Die Hamburger Senatsangestellte Ursula Caberta ist Deutschlands führende Scientology-Kritikerin. Sie will die Psychosekte verbieten lassen. Doch wenn sich die Innenminister kommende Woche zu ihrer Herbstkonferenz treffen, werden sie sich wohl damit begnügen, Scientology weiter vom Verfassungsschutz beobachten zu lassen. Für ein Verbot liegen nicht genug Beweise vor. Besichtigung eines Frontverlaufs

Das ist Scientology

Scientology wurde von dem amerikanischen Science-Fiction Autor L. Ron Hubbard gegründet, die erste so genannte Kirche eröffnete 1954 in Los Angeles. Scientology zufolge hat Hubbard seine Lehre in über 5.000 Schriften und über 3.000 Tonbandvorträgen niedergelegt. Das „spirituelle Zentrum“ der Sekte soll sich in Clearwater, Florida befinden. Aussteiger berichten dagegen, das Scientology-Hauptquartier befinde sich in Los Angeles. Scientology propagiert die „geistige Verbesserung“ des Menschen, die durch so genannte Auditings erreicht werden soll. Das sind Sitzungen, in denen die psychischen Blockaden aufgelöst werden sollen, die die unsterbliche Seele, den „Thetan“, an seiner Befreiung hindern. Dabei wird der E-Meter verwendet, ein Apparat, der ähnlich einem Lügendetektor den Hautwiderstand misst. Die Kritik an Scientology geht in zwei Richtungen. Der erste Vorwurf ist, Scientology sei keine Religion, sondern ein Wirtschaftsunternehmen. Eine genaue Preisliste für die Kurse ist nicht bekannt. Aussteiger berichten von fünfstelligen Euro-Beträgen, die sie in ihre Vervollkommnung investiert hätten. Der zweite Vorwurf ist jünger und besagt, Scientology sei eine verfassungsfeindliche Organisation. Scientologen sprechen davon, „den Planeten klären“ zu wollen („to clear up the planet“). Ihre Kritiker weisen darauf hin, dass es in den Schriften Hubbards Überlegungen gebe, „Kriminellen“, sollte der Planet dereinst geklärt sein, die Bürgerrechte zu entziehen. WIE

VON DANIEL WIESE

Es ist ein guter Tag für Ursula Caberta. Hamburgs oberste Sektenjägerin steht im Festsaal der Handwerkskammer, hohe Decken, vor den Fenstern des Parks „Planten und Bloomen“. „Issa wieder weg?“, fragt Caberta. „Ja“, sagt der junge Mann, der vermutlich einer von Cabertas Referenten ist. „Dann is ja gut“, sagt Caberta.
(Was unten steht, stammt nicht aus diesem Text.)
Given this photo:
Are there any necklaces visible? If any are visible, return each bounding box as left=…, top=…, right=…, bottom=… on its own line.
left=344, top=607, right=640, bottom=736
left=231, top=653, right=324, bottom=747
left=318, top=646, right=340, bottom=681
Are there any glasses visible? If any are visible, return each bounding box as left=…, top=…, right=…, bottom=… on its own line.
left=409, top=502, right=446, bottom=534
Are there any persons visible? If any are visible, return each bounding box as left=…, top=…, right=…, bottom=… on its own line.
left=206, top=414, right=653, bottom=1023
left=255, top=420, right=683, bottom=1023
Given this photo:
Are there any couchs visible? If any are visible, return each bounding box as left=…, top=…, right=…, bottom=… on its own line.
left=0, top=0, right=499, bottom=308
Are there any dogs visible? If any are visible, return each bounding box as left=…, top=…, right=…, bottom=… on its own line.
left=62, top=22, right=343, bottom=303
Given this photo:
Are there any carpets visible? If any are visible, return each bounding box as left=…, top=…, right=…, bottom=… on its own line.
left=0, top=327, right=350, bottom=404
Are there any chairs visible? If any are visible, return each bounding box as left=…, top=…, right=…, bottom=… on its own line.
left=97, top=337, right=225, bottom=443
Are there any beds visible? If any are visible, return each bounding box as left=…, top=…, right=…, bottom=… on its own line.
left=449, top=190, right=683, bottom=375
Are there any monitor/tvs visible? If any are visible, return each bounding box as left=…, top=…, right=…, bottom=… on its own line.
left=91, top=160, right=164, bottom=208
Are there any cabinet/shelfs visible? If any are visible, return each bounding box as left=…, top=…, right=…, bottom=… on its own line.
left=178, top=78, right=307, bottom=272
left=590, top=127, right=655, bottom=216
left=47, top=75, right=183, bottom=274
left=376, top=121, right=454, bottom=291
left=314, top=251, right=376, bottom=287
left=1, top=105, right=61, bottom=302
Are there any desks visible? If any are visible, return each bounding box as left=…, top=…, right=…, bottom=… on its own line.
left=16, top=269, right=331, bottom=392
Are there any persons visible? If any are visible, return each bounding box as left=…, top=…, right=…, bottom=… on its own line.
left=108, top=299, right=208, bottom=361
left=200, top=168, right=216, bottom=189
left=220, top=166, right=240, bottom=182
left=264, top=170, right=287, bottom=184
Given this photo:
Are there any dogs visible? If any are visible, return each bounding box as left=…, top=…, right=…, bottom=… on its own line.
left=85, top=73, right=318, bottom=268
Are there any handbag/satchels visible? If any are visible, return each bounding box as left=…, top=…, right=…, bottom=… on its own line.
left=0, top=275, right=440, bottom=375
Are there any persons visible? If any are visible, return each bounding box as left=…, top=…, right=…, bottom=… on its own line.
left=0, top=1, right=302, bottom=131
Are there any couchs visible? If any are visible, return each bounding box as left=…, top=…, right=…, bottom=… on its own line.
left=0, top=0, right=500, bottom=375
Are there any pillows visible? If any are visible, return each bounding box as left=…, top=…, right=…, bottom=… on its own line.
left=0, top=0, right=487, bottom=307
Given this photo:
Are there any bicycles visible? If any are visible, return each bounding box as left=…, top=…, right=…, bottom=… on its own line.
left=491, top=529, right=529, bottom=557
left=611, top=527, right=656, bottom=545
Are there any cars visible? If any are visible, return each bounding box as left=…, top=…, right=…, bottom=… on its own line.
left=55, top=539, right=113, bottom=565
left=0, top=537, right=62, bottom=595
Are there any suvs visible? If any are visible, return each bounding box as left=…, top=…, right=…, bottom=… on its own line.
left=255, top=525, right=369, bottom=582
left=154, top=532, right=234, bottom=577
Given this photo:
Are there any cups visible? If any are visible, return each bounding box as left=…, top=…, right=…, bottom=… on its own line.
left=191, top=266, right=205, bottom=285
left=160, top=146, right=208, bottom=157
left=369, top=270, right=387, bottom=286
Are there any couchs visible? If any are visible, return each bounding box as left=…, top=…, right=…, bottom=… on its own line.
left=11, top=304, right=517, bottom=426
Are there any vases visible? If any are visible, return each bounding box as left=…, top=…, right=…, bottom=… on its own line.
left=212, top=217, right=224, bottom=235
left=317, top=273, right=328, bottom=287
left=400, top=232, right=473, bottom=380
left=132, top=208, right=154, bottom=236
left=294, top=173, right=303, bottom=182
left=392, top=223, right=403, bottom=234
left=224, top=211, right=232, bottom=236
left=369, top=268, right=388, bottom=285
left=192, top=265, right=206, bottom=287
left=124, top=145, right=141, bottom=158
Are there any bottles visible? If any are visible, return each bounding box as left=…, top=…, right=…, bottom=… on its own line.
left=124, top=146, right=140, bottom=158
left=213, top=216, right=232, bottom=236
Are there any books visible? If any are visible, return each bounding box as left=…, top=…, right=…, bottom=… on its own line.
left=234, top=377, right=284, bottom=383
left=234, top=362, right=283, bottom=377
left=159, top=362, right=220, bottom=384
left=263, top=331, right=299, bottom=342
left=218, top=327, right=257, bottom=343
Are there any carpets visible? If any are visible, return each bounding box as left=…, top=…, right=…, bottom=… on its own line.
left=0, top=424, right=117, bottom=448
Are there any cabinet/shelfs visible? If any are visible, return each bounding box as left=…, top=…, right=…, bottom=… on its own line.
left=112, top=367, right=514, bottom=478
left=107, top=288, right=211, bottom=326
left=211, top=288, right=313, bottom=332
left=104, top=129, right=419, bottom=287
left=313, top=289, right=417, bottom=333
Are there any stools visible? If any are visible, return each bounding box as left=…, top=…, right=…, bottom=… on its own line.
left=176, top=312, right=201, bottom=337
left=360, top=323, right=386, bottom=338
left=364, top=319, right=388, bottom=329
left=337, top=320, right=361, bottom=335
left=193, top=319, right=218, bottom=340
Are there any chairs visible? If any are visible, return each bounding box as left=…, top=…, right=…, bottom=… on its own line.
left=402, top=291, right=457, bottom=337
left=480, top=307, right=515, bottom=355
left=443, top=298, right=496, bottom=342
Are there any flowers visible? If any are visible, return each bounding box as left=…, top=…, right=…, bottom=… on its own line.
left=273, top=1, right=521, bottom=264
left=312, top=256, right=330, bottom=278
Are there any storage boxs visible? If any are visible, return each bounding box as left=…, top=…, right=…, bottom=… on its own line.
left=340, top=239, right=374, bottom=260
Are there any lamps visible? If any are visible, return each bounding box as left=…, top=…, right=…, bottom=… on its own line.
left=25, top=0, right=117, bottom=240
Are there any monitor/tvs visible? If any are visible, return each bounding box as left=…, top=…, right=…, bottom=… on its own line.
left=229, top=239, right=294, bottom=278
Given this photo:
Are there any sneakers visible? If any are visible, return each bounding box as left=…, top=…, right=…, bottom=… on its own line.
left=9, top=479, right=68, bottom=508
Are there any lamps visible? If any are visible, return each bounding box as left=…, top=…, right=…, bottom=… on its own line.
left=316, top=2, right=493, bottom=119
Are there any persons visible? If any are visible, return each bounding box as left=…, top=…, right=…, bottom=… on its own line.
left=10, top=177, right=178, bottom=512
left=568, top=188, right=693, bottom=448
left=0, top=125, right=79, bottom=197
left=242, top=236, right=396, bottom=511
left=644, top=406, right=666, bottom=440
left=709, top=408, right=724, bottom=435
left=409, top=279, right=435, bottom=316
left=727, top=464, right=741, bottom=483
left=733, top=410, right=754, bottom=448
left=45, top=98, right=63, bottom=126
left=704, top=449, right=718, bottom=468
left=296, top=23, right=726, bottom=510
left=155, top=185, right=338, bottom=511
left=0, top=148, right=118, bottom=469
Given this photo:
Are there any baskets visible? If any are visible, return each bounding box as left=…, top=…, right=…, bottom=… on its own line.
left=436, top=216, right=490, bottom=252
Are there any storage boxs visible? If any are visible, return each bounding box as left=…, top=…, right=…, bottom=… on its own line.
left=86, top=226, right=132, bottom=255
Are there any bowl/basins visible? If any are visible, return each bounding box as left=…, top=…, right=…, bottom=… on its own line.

Er, das ist Frank Busch, Pressesprecher von Scientology in Hamburg und damit Cabertas Hauptgegner vor Ort. Busch hat versucht, Einlass zu der Anti-Scientology-Konferenz in der Handwerkskammer zu erhalten, zu der Aussteiger der Sekte eigens aus den USA angereist sind. Doch eine Einladung konnte Busch nicht vorweisen. „Die Scientology-Leute haben die leider zu spät beantragt“, sagt Caberta und lacht.

Bei der Pressekonferenz am Morgen war sie deutlicher geworden. „Wenn Sie über Drogen diskutieren, holen Sie sich auch keinen Dealer auf das Podium“, hatte Caberta gesagt. Scientology hatte versucht, sich aufs Podium der Konferenz zu klagen, ohne Erfolg. Und so steht die kleine Schar Scientologen, von Polizisten beobachtet, verloren vor dem großen Handwerkskammer-Gebäude und hält Transparente hoch, während drinnen Larry Brennan, ein beleibter ehemaliger Scientology-Anwalt aus Los Angeles, vor der Machtergreifung durch Scientology warnt: „Sie wollen die Kontrolle übernehmen“, ruft Brennan mit gerötetem Gesicht.

Seit 1992 leitet Ursula Caberta, ehemals SPD-Abgeordnete in der Hamburgischen Bürgerschaft, die „Arbeitsgruppe Scientology“ der Hamburger Innenbehörde. Sie gilt als Expertin, letztes Jahr stellte sie mit dem damaligen Hamburger Innensenator Udo Nagel ihr „Schwarzbuch Scientology“ vor. „Ich habe lange geglaubt, es würde reichen, über Scientology aufzuklären“, sagt sie. „Doch das reicht nicht.“ Scientology müsse verboten werden.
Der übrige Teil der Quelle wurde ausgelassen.